(Task requirements)
Pick out all lines of the entries that include the word "const" and copy them.

(Record extracts)
-------

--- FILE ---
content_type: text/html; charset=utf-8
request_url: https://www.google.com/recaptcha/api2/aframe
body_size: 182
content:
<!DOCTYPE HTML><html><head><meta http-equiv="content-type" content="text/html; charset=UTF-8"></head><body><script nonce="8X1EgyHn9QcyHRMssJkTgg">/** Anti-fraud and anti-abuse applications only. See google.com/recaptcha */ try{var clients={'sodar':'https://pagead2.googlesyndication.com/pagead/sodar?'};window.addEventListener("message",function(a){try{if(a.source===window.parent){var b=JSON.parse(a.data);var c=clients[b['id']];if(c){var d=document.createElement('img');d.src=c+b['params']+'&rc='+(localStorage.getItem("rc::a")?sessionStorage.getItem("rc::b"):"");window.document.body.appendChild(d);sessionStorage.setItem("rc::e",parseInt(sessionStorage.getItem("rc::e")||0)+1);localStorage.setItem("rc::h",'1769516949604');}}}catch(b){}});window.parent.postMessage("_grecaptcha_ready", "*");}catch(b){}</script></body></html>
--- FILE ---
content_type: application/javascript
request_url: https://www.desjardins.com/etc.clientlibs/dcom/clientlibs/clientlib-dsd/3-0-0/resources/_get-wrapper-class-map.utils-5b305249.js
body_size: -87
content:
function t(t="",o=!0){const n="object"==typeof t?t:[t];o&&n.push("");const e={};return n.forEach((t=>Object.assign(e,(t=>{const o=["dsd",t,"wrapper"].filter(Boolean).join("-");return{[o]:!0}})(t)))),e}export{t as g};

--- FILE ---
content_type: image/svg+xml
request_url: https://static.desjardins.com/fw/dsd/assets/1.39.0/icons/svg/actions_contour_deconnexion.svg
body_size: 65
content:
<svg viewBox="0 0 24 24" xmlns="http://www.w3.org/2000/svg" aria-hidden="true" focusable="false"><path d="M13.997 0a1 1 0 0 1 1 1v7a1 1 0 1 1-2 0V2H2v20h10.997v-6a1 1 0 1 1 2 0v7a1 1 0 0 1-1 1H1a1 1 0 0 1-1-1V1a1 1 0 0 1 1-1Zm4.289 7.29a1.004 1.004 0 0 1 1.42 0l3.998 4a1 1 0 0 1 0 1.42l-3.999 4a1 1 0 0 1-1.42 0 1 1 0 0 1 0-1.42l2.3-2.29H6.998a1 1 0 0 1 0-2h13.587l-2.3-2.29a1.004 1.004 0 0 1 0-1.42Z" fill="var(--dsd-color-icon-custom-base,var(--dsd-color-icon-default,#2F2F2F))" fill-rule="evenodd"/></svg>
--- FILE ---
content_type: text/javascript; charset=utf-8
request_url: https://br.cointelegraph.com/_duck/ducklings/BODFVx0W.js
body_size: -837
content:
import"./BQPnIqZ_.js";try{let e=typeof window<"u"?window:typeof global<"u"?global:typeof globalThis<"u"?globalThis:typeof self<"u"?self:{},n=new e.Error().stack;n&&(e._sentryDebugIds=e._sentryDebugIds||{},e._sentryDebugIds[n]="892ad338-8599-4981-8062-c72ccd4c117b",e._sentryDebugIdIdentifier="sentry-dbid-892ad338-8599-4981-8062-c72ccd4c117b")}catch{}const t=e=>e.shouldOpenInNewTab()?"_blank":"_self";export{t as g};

-------

(Answer area)
function t(t="",o=!0){const n="object"==typeof t?t:[t];o&&n.push("");const e={};return n.forEach((t=>Object.assign(e,(t=>{const o=["dsd",t,"wrapper"].filter(Boolean).join("-");return{[o]:!0}})(t)))),e}export{t as g};
import"./BQPnIqZ_.js";try{let e=typeof window<"u"?window:typeof global<"u"?global:typeof globalThis<"u"?globalThis:typeof self<"u"?self:{},n=new e.Error().stack;n&&(e._sentryDebugIds=e._sentryDebugIds||{},e._sentryDebugIds[n]="892ad338-8599-4981-8062-c72ccd4c117b",e._sentryDebugIdIdentifier="sentry-dbid-892ad338-8599-4981-8062-c72ccd4c117b")}catch{}const t=e=>e.shouldOpenInNewTab()?"_blank":"_self";export{t as g};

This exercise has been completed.